Like could care less, give a damn is a Negative Polarity Item, that is, a phrase that is ordinarily used only within the scope of semantic negation of some kind (not, never, only, rarely, few, etc.). Hence the perceived strangeness of They could give a damn, which has no overt negative, but means the same thing as the same phrase with a negative. I.e, the business manager was saying that his members couldn't give a damn.

Give a damn is a member of the open Minimal Direct Object class of NPI's, like lift a finger, drink a drop, do a thing, eat a bite, etc. The implication of all of them is that, if one can't even Verb a Minimal Direct Object, why, then, one couldn't Verb any Direct Object at all. Thus it's an idiomatic intensification of a negative. But it does usually require a negative to intensify.

However, there apparently is such a thing as negation by association. Like what happened to French pas from ne...pas, which is now usable as a negative in its own right, from long association in the discontinuous morpheme with the overt negative ne, give a damn and could care less have, in American usage at least, come to have their own quasi-independent negative force.

Give a damn has been used independently of negatives for at least 25 years in America. I published a paper (J. Lawler, Ample Negatives, in Papers from the Tenth Regional Meeting, Chicago Linguistic Society (CLS 10)) in 1974 that remarked on this topic, among other negative phenomena.
 
There's a difference between "I could care less" and "I couldn't care less", and I think you've confused them as meaning the same. I think you meant the latter. *Trying his best not to make the correction in a douchey way* :)

You sound like my wife when she corrects my grammar. :D

Whatever it is, you knew what I meant. ;)
 
Read some of the stories coming from the Android camp about applications crashing phones by hanging in the background, or keeping the phone from making calls, crashing during a call, etc.

Any audio app worth anything on the iPhone platform can send their audio stream through the browser and thus allow it to run in the background.
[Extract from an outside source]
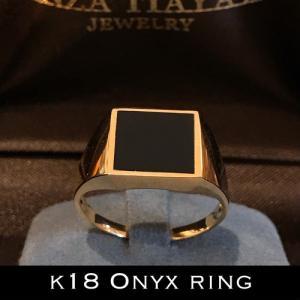 18金 メンズリング オニキス k18 印台 指輪 リング 天然オニキス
You're right, 100%. Android gives you the ability to run many apps at once, but you're also open to the same problems of buggy interactions, ect, that cause crashes. Considering one of the most popular Android apps lets you kill other apps and services that have locked up, you see the problem.
 
Apple is probably perfecting it before releasing it to public. Same went for cut, copy and paste.
 
Lol its funny how the topic of threads on this forum wander from the topic so much:rolleyes: It turns from an iPad thread to a discussion about phrases and grammar because someone says a phrase wrong :D:D:D
 
I'd like to see you perfect something like that. I knew one of the team that made the cut n' paste feature. They slaved away for hours on end with no breaks to bring cut n' paste to computers...:mad:

Na, just kidding, 2 years is a long time :D

and the two years was AFTER the release. they could have started far earlier, had they been told to, by Jobs. And now he holds out on Flash. and multitasking. Is it any wonder I don't like him very much?? All of Apple's products could have a much larger and happier customer base if he would just stop being so damned controlling and stubborn. He just has to have everything his way, the customers be damned.